Victory for Houston teachers in suit to protect their employment rights

US Magistrate Judge Stephen Smith on May 4 handed Houston public school teachers a victory when he allowed a suit against the local school district’s questionable teacher evaluation system to go to trial.

The judge said that the suit by seven teachers and their union, the Houston Federation of Teachers (HFT), raises valid concerns about their employment rights.

HFT in 2014 filed the suit to stop the Houston Independent School District from using EVAAS, an automated system managed by a private contractor, to evaluate teacher performance.

The union filed the suit on behalf of seven high performing and award-winning teachers who received bad performance evaluations from EVAAS.

EVAAS is a value-added measure (VAM) software system marketed by its owner SAS as an analytical tool that measures the value that teachers add to their students’ education.

The software supposedly measures value added by using a secretive and proprietary algorithm that compares student standardized test scores over time.

The union’s suit describes EVAAS’ evaluation methodology as “complex and opaque.”

A 2014 study by education experts found that value-added measurement was not an effective way to evaluate teacher performance, but HISD as well as at least 30 states continued to use it.

HISD had sought a summary judgment to have the union’s suit dismissed, but Judge Smith on May 4 ruled against the district and allowed the suit to proceed.

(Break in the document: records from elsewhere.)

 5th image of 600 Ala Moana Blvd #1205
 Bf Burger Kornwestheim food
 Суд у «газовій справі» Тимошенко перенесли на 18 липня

“Houston developed an incomprehensible, unfair, and secret algorithm to evaluate teachers that had no rational meaning,” said Randi Weingarten, president of the American Federation of Teachers. “Judge Smith saw that it was seriously flawed and posed a threat to teachers’ employment rights; he rejected it. This is a huge victory for Houston teachers, their students, and educators’ deeply held contention that VAM is a sham.”

According to Audrey Amrein-Beardsley in her blog Vamboozled, VAM was developed by a statistician with the US Agriculture Department named William Sanders who thought that education achievement and teacher performance could best be evaluated by a statistical model similar to one he used to measure the development of animals.

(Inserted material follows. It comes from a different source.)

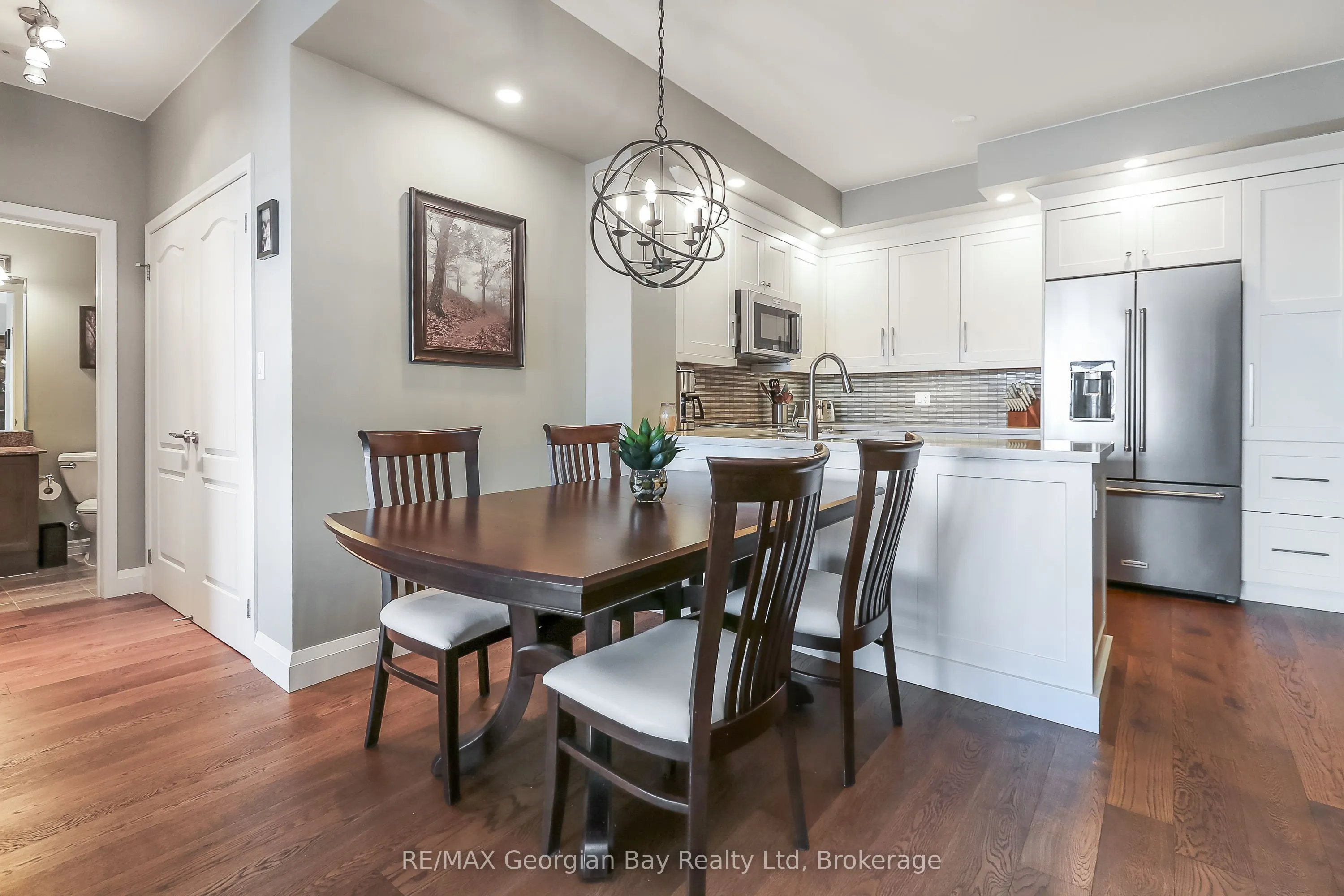 699 Aberdeen Boulevard #905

He sold his VAM rights to SAS, a private company that sells software and data management consulting services to businesses and government agencies.

SAS used VAM to create EVAAS, which it then sold to school districts around the country that were trying to comply with the 2002 No Child Left Behind law that, among other things, encouraged states and school districts to use student standardized test scores to evaluate teacher performance.

At a cost of $500,000 a year, HISD in 2011 contracted with SAS to evaluate teacher performance by using EVAAS.

(Last year, the HISD Board of Education voted not to renew its evaluation contract with SAS.)

Judge Smith noted in his ruling that using a private contractor to evaluate teacher performance waiproblematic because SAS treats EVAAS as a trade secret and won’t divulge how the software evaluates teachers.

The union’s suit alleges that the secretive nature of EVAAS and VAM make it impossible for teachers who receive a poor EVAAS evaluation to challenge the evaluation, thus depriving them of due process.

“Due to a faulty, incomprehensible, and secret formula, good teachers are being labeled failures,” said Weingarten in 2014. “We have enough evidence to make clear that not only has VAM not worked, it has been really destructive and it in no way helps improve teaching and learning.”

At about the same time that the union filed its suit in 2014, Dr. Morgan Polikoff,  assistant professor of education at the Rossier School of Education, University of Southern California, and Dr. Andrew Porter, dean and professor of education at the Graduate School of Education, University of Pennsylvania, published a paper questioning the effectiveness of VAM.

Polikoff said that there is little evidence to show that VAM is a reliable method for evaluating teacher performance.

“While value-added measures do provide some useful information, our findings show that they are not picking up things we think of as good teaching,” said Polikoff, whose research was funded by the Bill and Melissa Gates Foundation.

Given the extent to which VAM is being used, Polikoff said that his and Porter’s findings were “troubling.”

“Our results suggest that it’s going to be difficult to use (VAM-based) systems to improve teacher performance,” one of the selling points that SAS uses to market EVAAS.

Given the evidence against EVAAS and VAM and Judge Smith’s ruling, Zeph Capo, president of HFT, called on the school district to take immediate steps to right the wrong done by EVAAS.

“With (Judge Smith’s) decision, Houston should wipe clean the record of every teacher who was negatively evaluated,” said Capo. “From here on, teacher evaluation systems should be developed with educators to ensure that they are fair, transparent, and help inform instruction, not be used as a punitive tool.”